| How to complete this task |
Pictures are to be left out. Return exactly the lines below from the one with "Пассажир упал под" up to and including the one with "Apartamento para comprar, Santa".

| Material for the task |
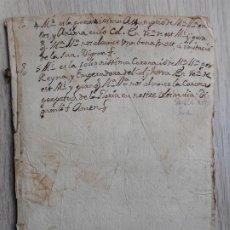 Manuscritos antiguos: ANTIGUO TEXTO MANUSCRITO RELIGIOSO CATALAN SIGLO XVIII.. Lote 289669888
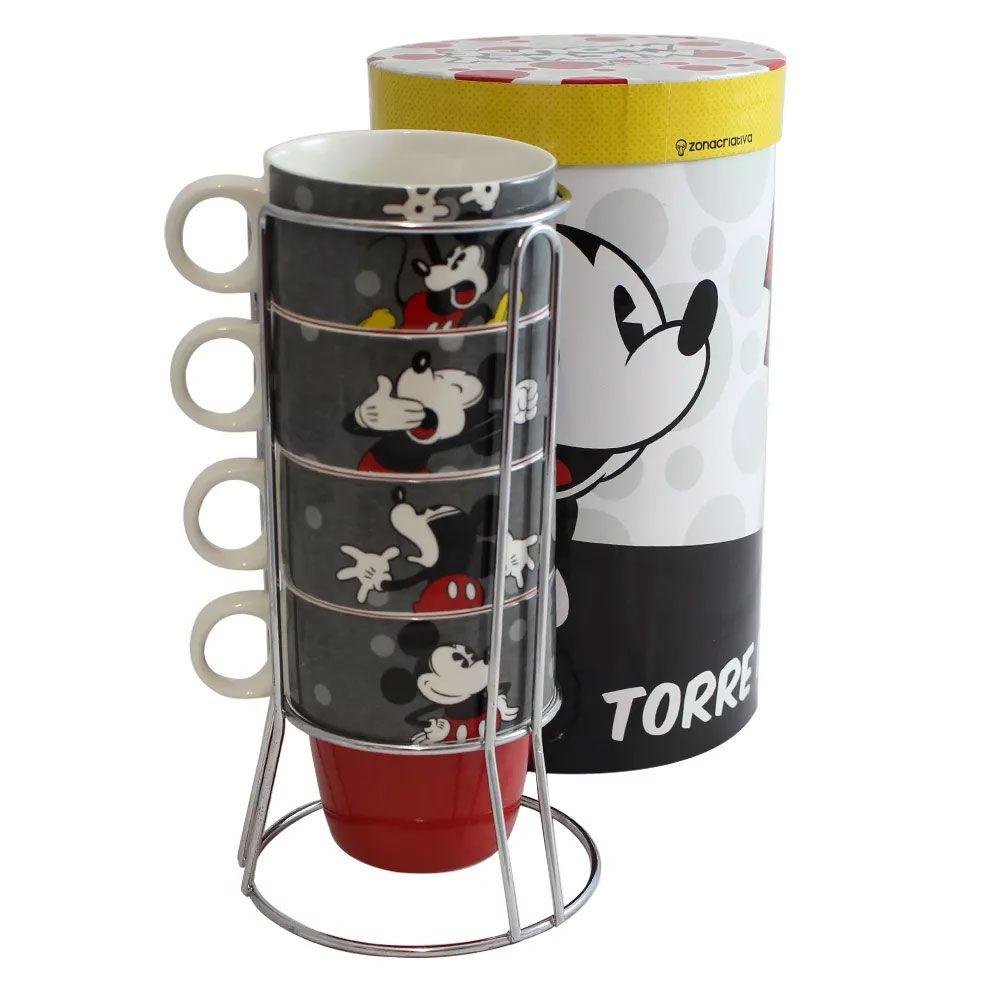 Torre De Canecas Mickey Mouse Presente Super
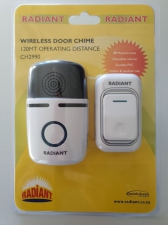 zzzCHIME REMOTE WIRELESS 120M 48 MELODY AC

* * *

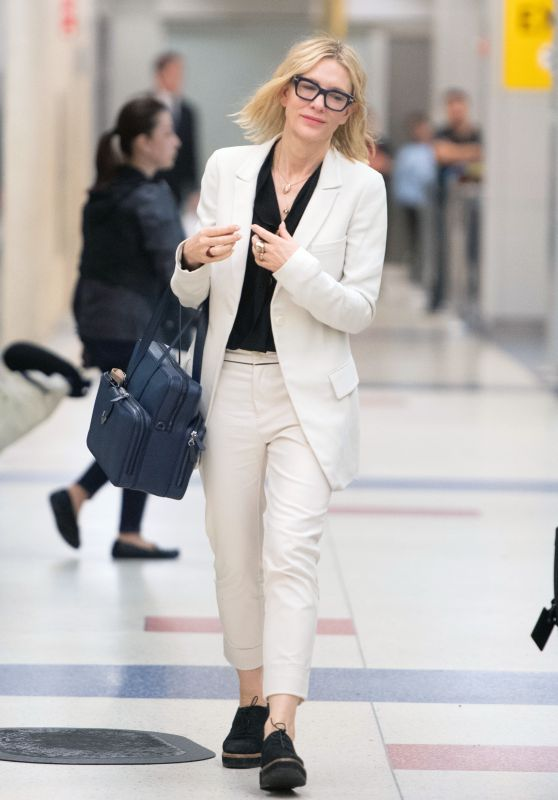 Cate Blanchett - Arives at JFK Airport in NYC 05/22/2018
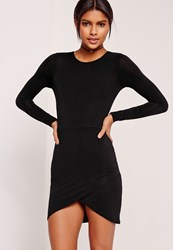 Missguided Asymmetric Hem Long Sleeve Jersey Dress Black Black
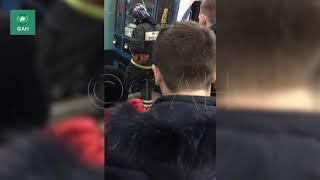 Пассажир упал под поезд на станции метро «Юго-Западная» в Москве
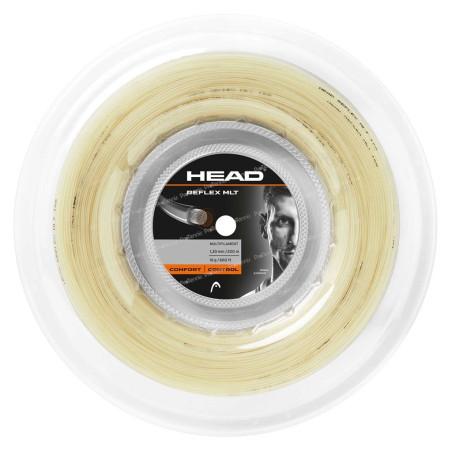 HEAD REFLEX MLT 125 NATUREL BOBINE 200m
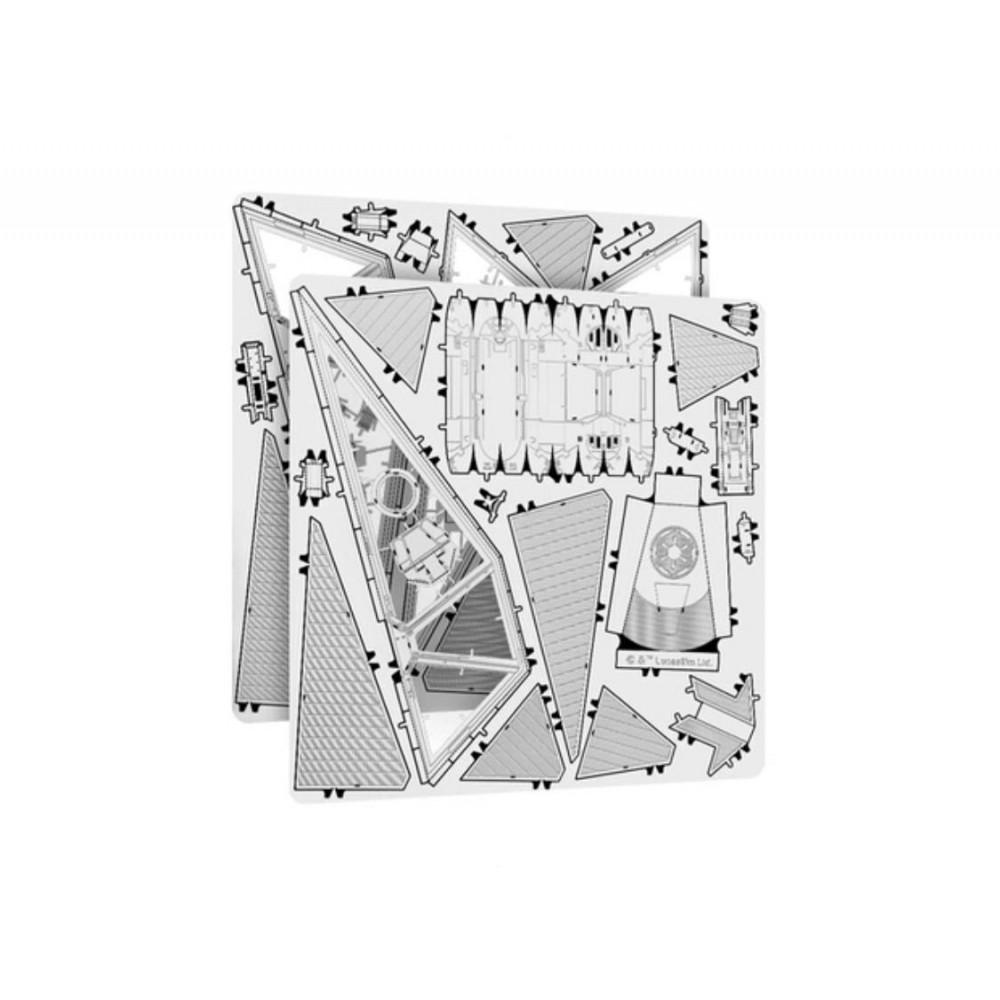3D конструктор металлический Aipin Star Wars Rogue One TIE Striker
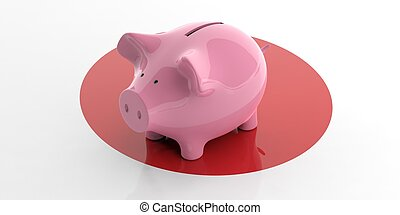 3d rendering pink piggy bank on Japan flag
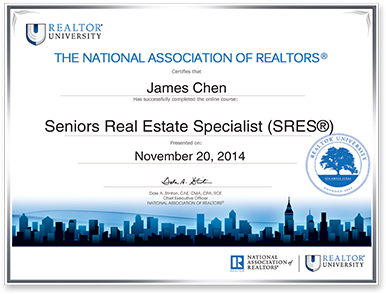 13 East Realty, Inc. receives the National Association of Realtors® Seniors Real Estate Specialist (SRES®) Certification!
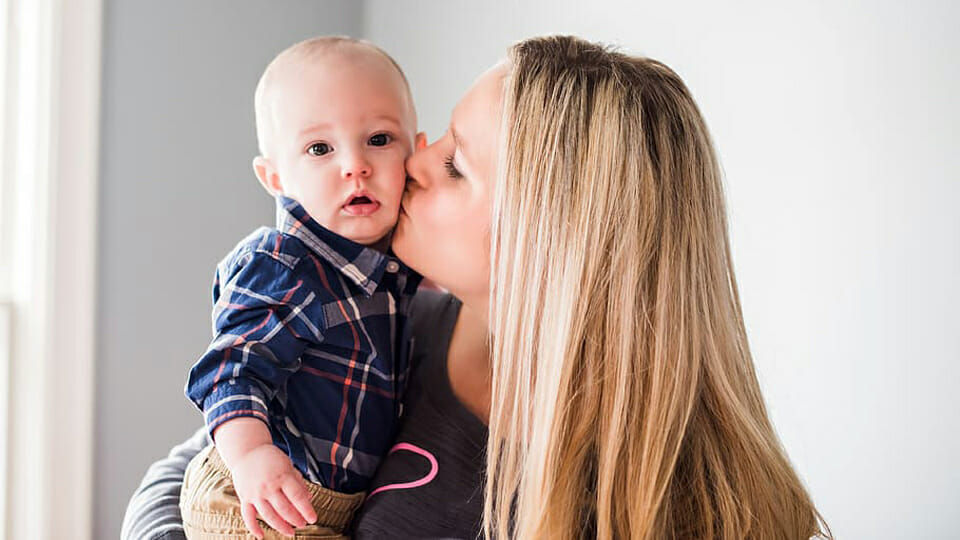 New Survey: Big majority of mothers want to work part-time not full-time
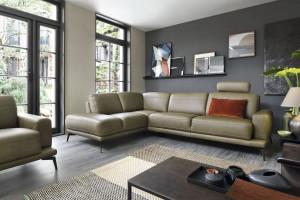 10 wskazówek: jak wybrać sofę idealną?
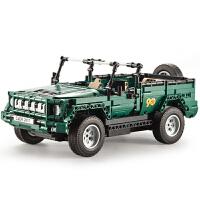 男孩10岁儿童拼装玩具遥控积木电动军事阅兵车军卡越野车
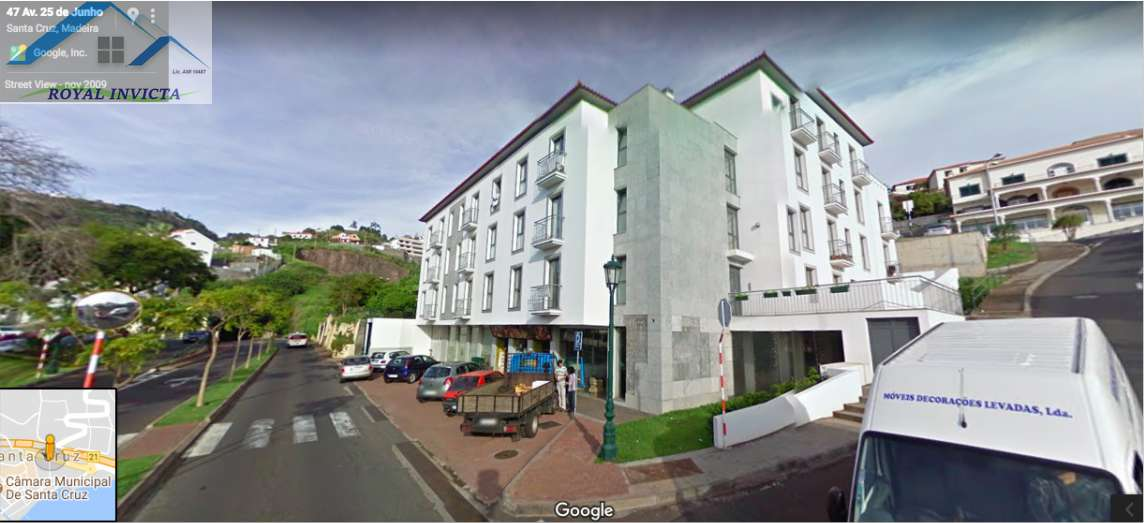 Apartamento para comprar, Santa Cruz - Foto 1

| Written response |
 Пассажир упал под поезд на станции метро «Юго-Западная» в Москве
 HEAD REFLEX MLT 125 NATUREL BOBINE 200m
3D конструктор металлический Aipin Star Wars Rogue One TIE Striker
 3d rendering pink piggy bank on Japan flag
 13 East Realty, Inc. receives the National Association of Realtors® Seniors Real Estate Specialist (SRES®) Certification!
 New Survey: Big majority of mothers want to work part-time not full-time
 10 wskazówek: jak wybrać sofę idealną?
 男孩10岁儿童拼装玩具遥控积木电动军事阅兵车军卡越野车
 Apartamento para comprar, Santa Cruz - Foto 1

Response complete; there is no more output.